While the bug up arrangement has been required as a result of the need for an open mesh, it has been found that the bug up process produces a very thin reflowed coating due to the amount of tin run off which occurs in this arrangement. It has been discovered that a thicker reflowed tin layer can be provided by the process of the invention without interfering with the movement of the conveyor belt or creating optical blemishes. The thicker reflowed tin layer results in higher quality finished leads with improved solderability.
While it has been discovered that a bug down process provides better quality finished leads, it is to be noted that the mere adoption of a bug down arrangement is not sufficient. It is also necessary to provide for the free circulation of vapor throughout the chamber. Thus, a solid belt would be unacceptable in this regard. Use of a mesh of sufficiently smaller grid would restrict vapor flow less than a solid belt and might be able to support the chip without damaging the leads or interfering with belt rotation. However, the greater number of strands and the increase in the number of strand intersections would provide a proportionately greater surface area and an increase in the number of intersection locations where the reflow fluid would collect and be removed from the chamber. This removal of the reflow material from the chamber is known as "dragout". It is noted that the use of a solid belt would also be subject to increased drag out relative to the open mesh belt used in bug up systems. Because of the expense of maintaining the reflow chamber's fluid level, it is desirable to avoid excessive dragout of the reflow material.

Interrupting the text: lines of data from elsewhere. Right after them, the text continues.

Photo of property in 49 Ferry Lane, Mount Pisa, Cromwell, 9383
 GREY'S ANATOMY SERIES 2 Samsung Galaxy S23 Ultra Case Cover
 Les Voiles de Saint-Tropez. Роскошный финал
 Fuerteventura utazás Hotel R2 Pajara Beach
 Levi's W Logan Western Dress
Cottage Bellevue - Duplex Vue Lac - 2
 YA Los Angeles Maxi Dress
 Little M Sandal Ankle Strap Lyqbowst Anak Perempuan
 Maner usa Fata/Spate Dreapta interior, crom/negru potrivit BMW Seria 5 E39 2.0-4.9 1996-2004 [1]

Thus, it is an object of the present invention to provide an improved vapor phase tin reflow system wherein a chip can be conveyed bug down through the reflow chamber without interfering with the system operation.
It is also an object of the present invention to provide such a system which does not create any visually evident damage to the reflowed tin on the leads and does not structurally damage the leads.
It is another object of the present invention to provide this improved system without causing excessive dragout of the reflow material and without substantially reducing the circulation of the reflow vapor in the upper portion of the reflow chamber.